A representative of the Federal Communications Commission said that the incidents fell under separate legal provisions. The Super Bowl incident, in which Justin Timberlake deliberately tore off part of Janet Jackson’s top, fell under a specific prohibition of “indecency” in broadcasting, said Rosemary Kimball, director of the FCC Office of Media Relations. But the broadcasting statutes had no specific ban on racial stereotyping, she said. Such incidents would be covered by the general requirement that broadcasting not violate the public interest.

“This is something we could get into if it was not in the public interest,” she said.

Kimball said she had not immediately noticed complaints about the Grammys because the FCC was swamped with 200,000 messages about the Super Bowl. She later called back to Indian Country Today and said the FCC had received one.

Criticism of the OutKast production appeared to come as a surprise to executives of both the Recording Academy, which presents the Grammys, and CBS. The three-and-a-half hour primetime production fell under intense scrutiny because of the controversy over the Super Bowl, and CBS even imposed a five-minute delay on the live broadcast to screen out improprieties. The network even has a long-standing censorship arm, the euphemistically named Office of Standards and Practices, to review content of broadcasts and commercials. The Office engendered a pre-Super Bowl controversy by rejecting a commercial criticizing the Bush Administration, although the debate was quickly overshadowed by Janet Jackson’s right breast.

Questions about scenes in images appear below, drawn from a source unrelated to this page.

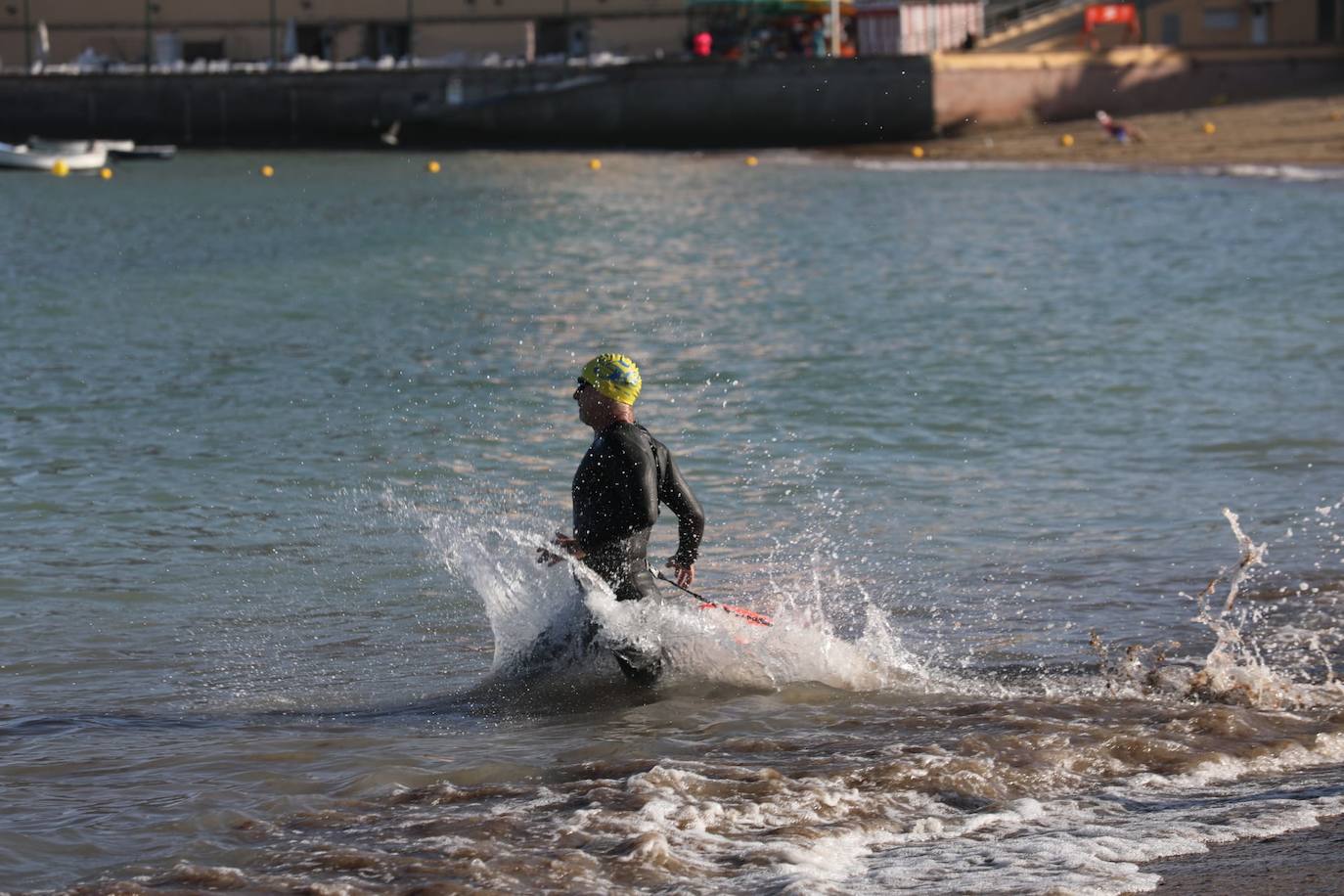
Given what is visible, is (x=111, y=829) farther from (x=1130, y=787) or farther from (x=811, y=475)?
(x=811, y=475)

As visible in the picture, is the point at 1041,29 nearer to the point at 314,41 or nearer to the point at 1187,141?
the point at 1187,141

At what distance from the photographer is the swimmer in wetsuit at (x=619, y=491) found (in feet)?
25.8

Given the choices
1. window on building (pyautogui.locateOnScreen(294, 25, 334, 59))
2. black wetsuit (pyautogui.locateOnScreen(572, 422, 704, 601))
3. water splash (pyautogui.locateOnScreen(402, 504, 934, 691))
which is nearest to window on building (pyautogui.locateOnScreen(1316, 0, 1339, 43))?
window on building (pyautogui.locateOnScreen(294, 25, 334, 59))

The OutKast production came as a shock to some Indian viewers because the outset, a recording of a traditional drum group, appeared to be a tribute to Native music. The Grammys inaugurated a category for Native American music four years ago, awarding it this year to the drum group Black Eagle, led by Pueblo Indians from New Mexico.

Ellen Bello, president of NAMA, suggested that OutKast could have avoided complaints if it had used a live drum group on stage instead of the recording. “It’s not as if they didn’t have access to the resources,” she said. “They had Black Eagle.”

She said NAMA was also trying to learn whether OutKast members Andre “3000” Benjamin and Antoine “Big Boi” Patton claimed Indian heritage, which she said also might mitigate the impact. But publicists for the group had not replied by press time.